In total, the governments of Guinea, Liberia and Sierra Leone are experiencing a shortfall of US$ 328 million to be able to function at pre-crisis levels, the study shows. The gaps are caused by increased spending to tackle the Ebola crisis and fiscal constraints resulting from a slowdown of economic activities such as tourism, mining and trade.
Because of Ebola, government expenses have risen by about 30 percent in all three countries and fiscal deficits are rising.
In addition, Liberia has had to sacrifice 20 million dollars-worth of infrastructure development and Sierra Leone 16 million since the beginning of the crisis. Guinea has just revised its budget to reflect the new reality.
Because of these financial constraints, the three countries are resorting to domestic and international borrowing and have already taken financial packages from the International Monetary Fund (IMF) and the World Bank.
“These countries were heavily reliant on aid but beginning to see healthy rates of economic growth and opportunities for business, economic diversification and domestic resource mobilization,” said Dieye. “We need to avoid a situation where these countries increase their dependence on external sources of financing.”

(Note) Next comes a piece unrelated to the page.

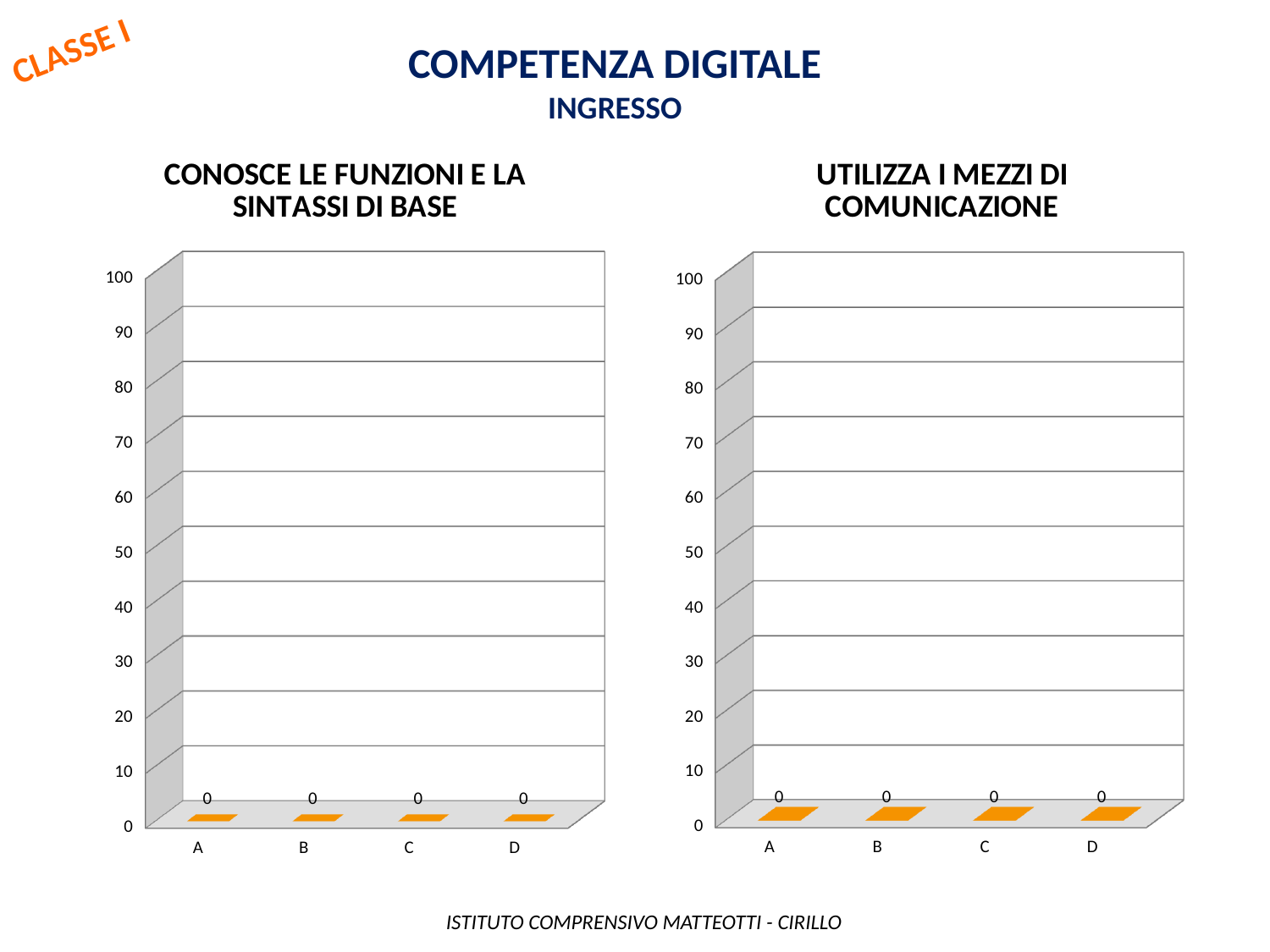
In the chart titled "CONOSCE LE FUNZIONI E LA SINTASSI DI BASE", what is the highest value shown on the vertical axis? 100 In the chart titled "UTILIZZA I MEZZI DI COMUNICAZIONE", is the value for D greater or less than 10? less In the chart titled "UTILIZZA I MEZZI DI COMUNICAZIONE", how many categories are shown on the x axis? 4 What is the title of the chart on the right side of the slide? UTILIZZA I MEZZI DI COMUNICAZIONE In the chart titled "UTILIZZA I MEZZI DI COMUNICAZIONE", what is the value for category C? 0 In the chart titled "CONOSCE LE FUNZIONI E LA SINTASSI DI BASE", how many categories are shown on the x axis? 4 In the chart titled "CONOSCE LE FUNZIONI E LA SINTASSI DI BASE", what is the value for category A? 0 In the chart titled "CONOSCE LE FUNZIONI E LA SINTASSI DI BASE", what is the value for category D? 0 What kind of chart is the chart titled "UTILIZZA I MEZZI DI COMUNICAZIONE"? Bar chart In the chart titled "CONOSCE LE FUNZIONI E LA SINTASSI DI BASE", what is the difference between the values for A and C? 0 In the chart titled "UTILIZZA I MEZZI DI COMUNICAZIONE", what is the value for category B? 0 What kind of chart is the chart titled "CONOSCE LE FUNZIONI E LA SINTASSI DI BASE"? Bar chart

The study also urges governments and national and international partners to continue investing in development activities and make sure every dollar spent on tackling the emergency is an opportunity to invest back in the community and economy for the long haul.
Guinea, Liberia and Sierra Leone had experienced encouraging rates of economic growth over the past ten years — at 2.8, 10 and 8 percent respectively — sustained by mining, forestry, agriculture and services. The countries were just beginning to capitalize on that growth to increase their investments in basic social services and safety nets.

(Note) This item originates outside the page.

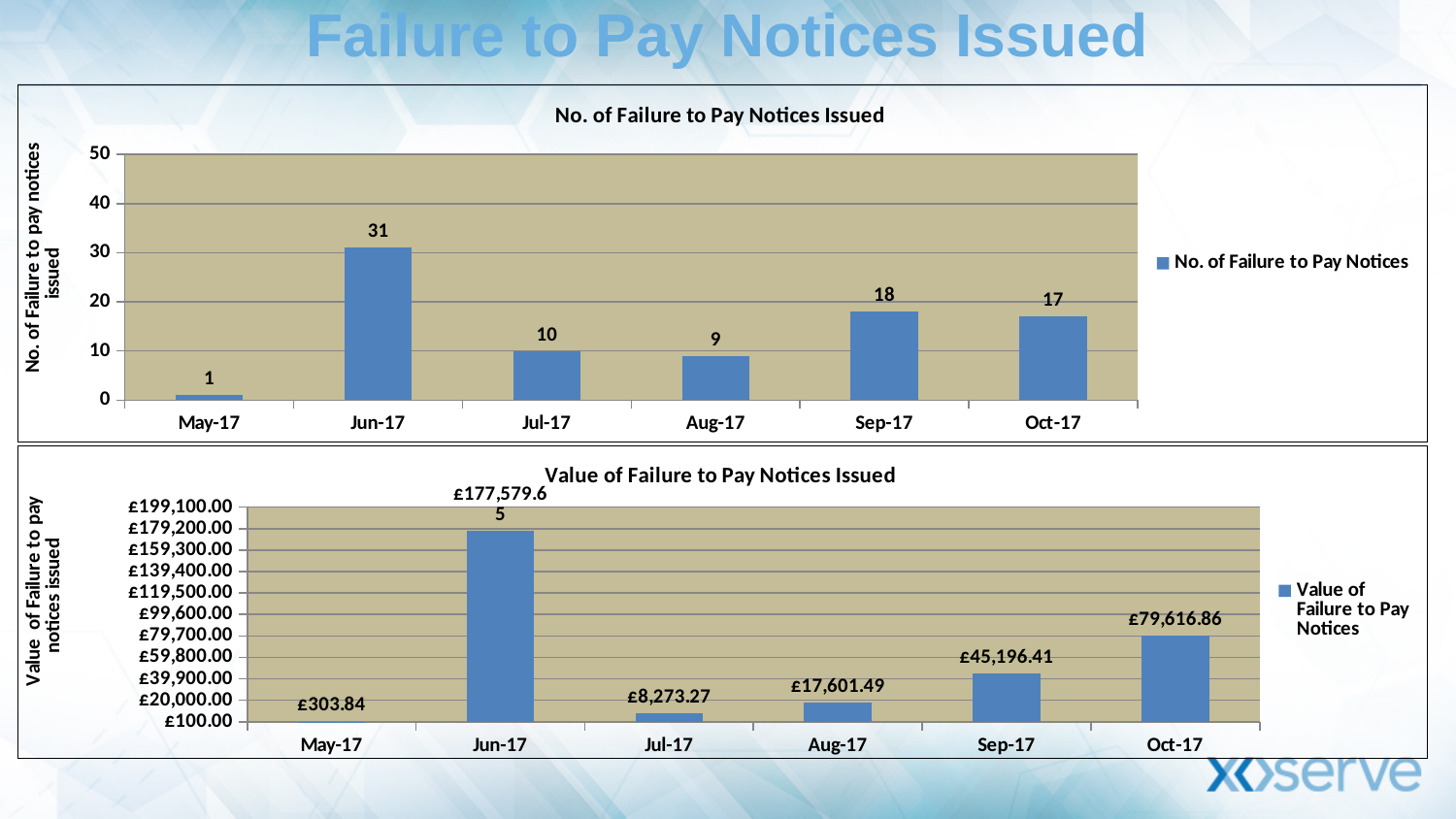
In the 'No. of Failure to Pay Notices Issued' chart, what is the difference between the Jun-17 and Jul-17 values? 21 In the 'No. of Failure to Pay Notices Issued' chart, how many months are shown on the x axis? 6 In the 'Value of Failure to Pay Notices Issued' chart, is the value for Jun-17 greater or less than £159,300.00? greater In the 'Value of Failure to Pay Notices Issued' chart, what is the value for May-17? £303.84 In the 'No. of Failure to Pay Notices Issued' chart, how many notices were issued in Jun-17? 31 What type of chart is the 'No. of Failure to Pay Notices Issued' chart? Bar chart In the 'Value of Failure to Pay Notices Issued' chart, what is the value for Oct-17? £79,616.86 In the 'No. of Failure to Pay Notices Issued' chart, which month has the highest number of notices? Jun-17 How many series does the legend of the 'Value of Failure to Pay Notices Issued' chart list? 1 In the 'Value of Failure to Pay Notices Issued' chart, which is larger, the value for Aug-17 or the value for Sep-17? Sep-17 In the 'No. of Failure to Pay Notices Issued' chart, which month has the lowest number of notices? May-17 In the 'No. of Failure to Pay Notices Issued' chart, how many notices were issued in Sep-17? 18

Now, because of the Ebola crisis, extractive industries and trade in goods and services have begun to slow down. In Liberia, for instance, half of the mining and agricultural concessions have reduced their activities.
Exports of fruit and vegetables from the Northeast of Guinea to neighboring countries have been down 90 percent.
The services industry has also taken a toll. In Freetown, Sierra Leone, one of the most visible consequences of the outbreak has been the closure of nearly all bars, restaurants and nightclubs. This has forced the nation’s largest brewery to scale down operations culminating in a loss of 24,000 jobs within the supply chain. According to UNDP, this number is only a small portion of the ballooning job losses expected during this crisis.
Further, the outbreak of Ebola, in just six months, has led to severe loss in household incomes, totaling 35 percent in Liberia, 30 percent in Sierra Leone and 13 percent in Guinea.
UNDP is at the forefront of the fight against Ebola, mobilizing communities against the disease, helping people recover from the crisis and assisting governments to continue to provide basic services, and to develop Ebola impact assessments and recovery plans.